The gains of the past decade must not be lost. Government is committed to protecting the weaker sections of society in this time of transition and is taking measures to address the current challenges, particularly the maintenance of policies that support economic and budgetary sustainability.

These changed circumstances have implications also for the Authority, not only for its resources but in regard to its activities and the demands being placed on the organisation.

The Authority will also have to match its priorities to its resources to meet the challenges it is facing in carrying out its primary purpose – which is to combat discrimination.

The Authority is well placed to address these challenges as it embarks on drafting its 4th strategic plan, for the period 2009 to 2011. The Equality Acts lay out a clear framework to assist the Authority in this task, and state that the strategic plan must comprise the key objectives, outputs, related strategies and use of resources of the Authority and have regard to the need to ensure the most beneficial, effective and efficient use of the Authority’s resources.
I look forward to its submission to the Minister for Justice, Equality and Law Reform for his approval later this year.

I note the comments in the Annual Report regarding perceived delays in the Equality Tribunal and recognition by the Chief Executive that the situation had improved. I would strongly urge the Board in preparing their new Strategic Plan to engage with the Equality Tribunal to see what steps of a procedural and administrative nature could be taken by the two organisations in minimising delays.

Provision of information and advice to the public on equality legislation is one of the Equality Authority’s basic functions.

The Authority remains the first port of call for many people who feel discriminated against or are uncertain about their entitlements under equality legislation and under maternity, parental and adoptive leave legislation.

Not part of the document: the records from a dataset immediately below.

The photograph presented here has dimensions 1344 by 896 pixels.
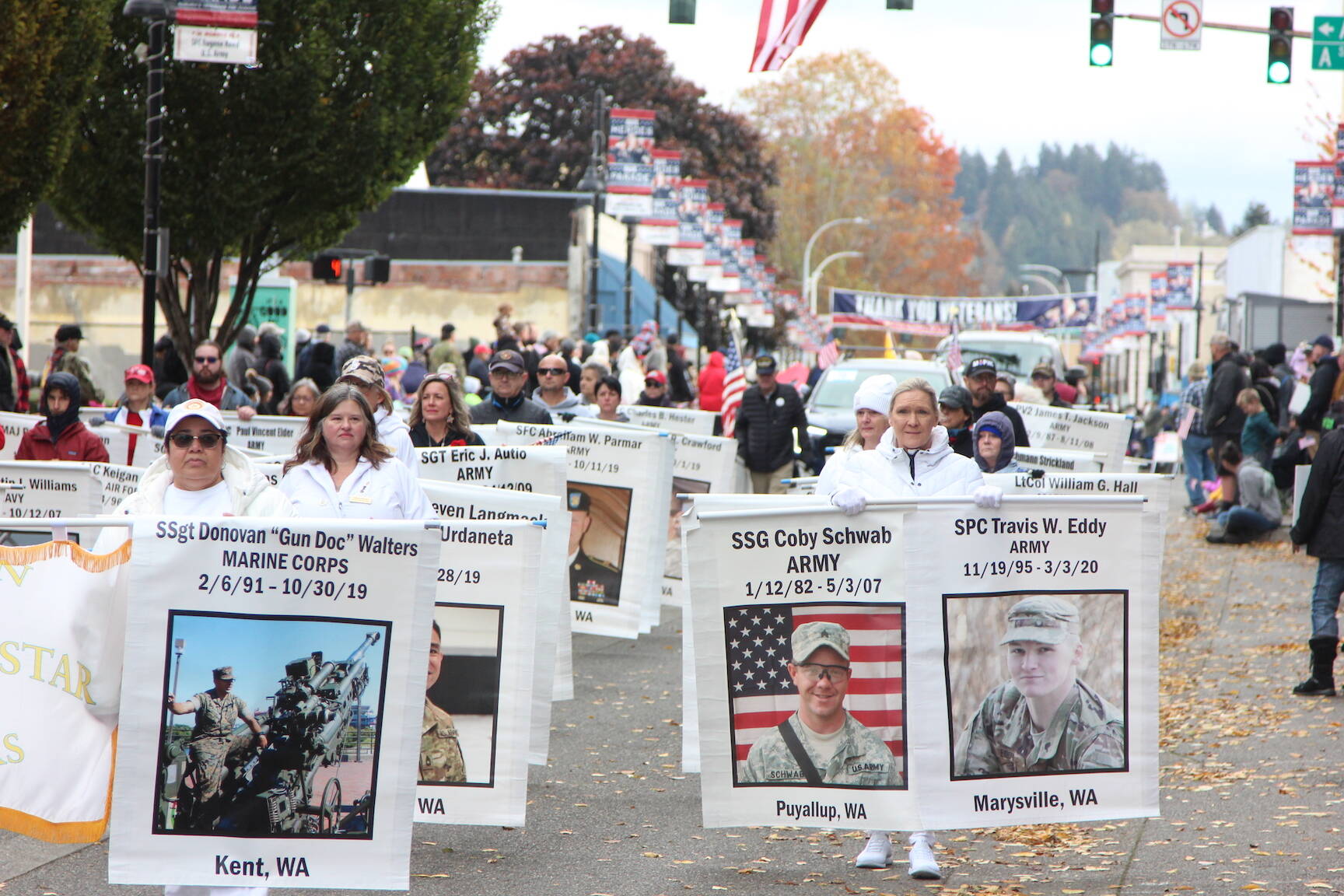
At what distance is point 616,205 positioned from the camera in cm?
3806

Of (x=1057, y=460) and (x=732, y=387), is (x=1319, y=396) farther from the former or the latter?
(x=1057, y=460)

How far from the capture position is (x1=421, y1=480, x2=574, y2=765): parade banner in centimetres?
716

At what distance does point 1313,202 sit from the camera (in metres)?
29.6

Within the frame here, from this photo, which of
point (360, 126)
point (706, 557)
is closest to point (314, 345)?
point (360, 126)

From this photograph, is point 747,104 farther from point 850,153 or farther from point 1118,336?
point 1118,336

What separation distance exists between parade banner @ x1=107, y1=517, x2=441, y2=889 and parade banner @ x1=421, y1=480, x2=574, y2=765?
1487mm

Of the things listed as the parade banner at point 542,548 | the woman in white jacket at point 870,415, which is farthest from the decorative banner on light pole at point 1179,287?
the parade banner at point 542,548

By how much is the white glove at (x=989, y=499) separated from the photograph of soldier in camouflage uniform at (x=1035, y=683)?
0.34 meters

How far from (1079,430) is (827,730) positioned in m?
9.70

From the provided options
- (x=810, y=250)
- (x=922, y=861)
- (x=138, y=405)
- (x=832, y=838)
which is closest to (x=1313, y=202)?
(x=138, y=405)

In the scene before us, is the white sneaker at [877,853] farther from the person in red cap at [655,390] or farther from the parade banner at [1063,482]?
the person in red cap at [655,390]

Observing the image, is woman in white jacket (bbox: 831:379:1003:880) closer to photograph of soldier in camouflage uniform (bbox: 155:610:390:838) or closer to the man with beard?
photograph of soldier in camouflage uniform (bbox: 155:610:390:838)

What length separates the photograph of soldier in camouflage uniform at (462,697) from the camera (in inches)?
267

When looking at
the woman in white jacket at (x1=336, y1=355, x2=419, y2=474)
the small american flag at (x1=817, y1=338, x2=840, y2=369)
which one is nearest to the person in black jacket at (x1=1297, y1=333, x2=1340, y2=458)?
the woman in white jacket at (x1=336, y1=355, x2=419, y2=474)
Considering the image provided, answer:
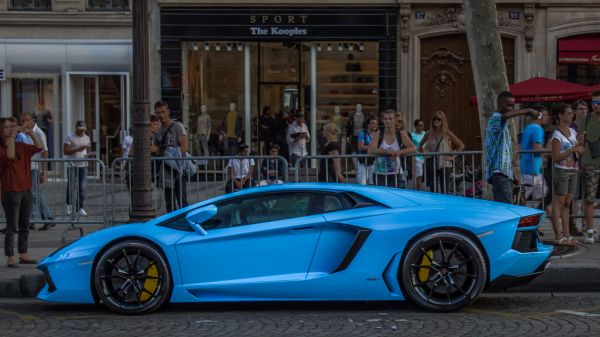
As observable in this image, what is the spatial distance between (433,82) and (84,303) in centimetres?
Answer: 1529

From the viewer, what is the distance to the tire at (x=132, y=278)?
345 inches

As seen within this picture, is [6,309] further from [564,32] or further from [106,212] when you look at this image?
[564,32]

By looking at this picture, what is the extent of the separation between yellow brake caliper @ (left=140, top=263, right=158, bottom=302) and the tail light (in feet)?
10.1

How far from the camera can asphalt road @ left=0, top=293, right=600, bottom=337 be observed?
802cm

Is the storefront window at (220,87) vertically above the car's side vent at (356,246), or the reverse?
the storefront window at (220,87)

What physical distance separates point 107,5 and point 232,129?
3.91 meters

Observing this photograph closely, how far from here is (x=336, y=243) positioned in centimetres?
870

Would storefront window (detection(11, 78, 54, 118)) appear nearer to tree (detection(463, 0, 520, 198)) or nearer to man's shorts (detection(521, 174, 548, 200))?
man's shorts (detection(521, 174, 548, 200))

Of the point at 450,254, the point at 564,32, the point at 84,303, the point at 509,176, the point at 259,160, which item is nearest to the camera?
the point at 450,254

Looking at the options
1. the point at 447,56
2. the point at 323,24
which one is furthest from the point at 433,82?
the point at 323,24

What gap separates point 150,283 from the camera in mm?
8805

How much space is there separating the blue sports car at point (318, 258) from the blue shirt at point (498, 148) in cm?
219

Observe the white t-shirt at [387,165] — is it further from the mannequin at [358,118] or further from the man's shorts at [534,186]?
the mannequin at [358,118]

However, many other agencies, between State agencies, trade unions and community and voluntary organisations and the media, play an important part in informing members of the public of their rights and obligations. This extends from general awareness to detailed advice on how to remedy a specific difficulty. The accuracy, timeliness and reach of the information provided through these means can vary widely.

The State looks to the Equality Authority to provide quality control and a coherent structure through which the relevant information, in whatever form, can be channelled to the public.

In conclusion I would like to thank the Equality Authority, Board Members and staff, for all your hard work and commitment during 2007 and wish you all success in meeting the challenges before us for 2008 and beyond.

Thank you again for inviting me here today.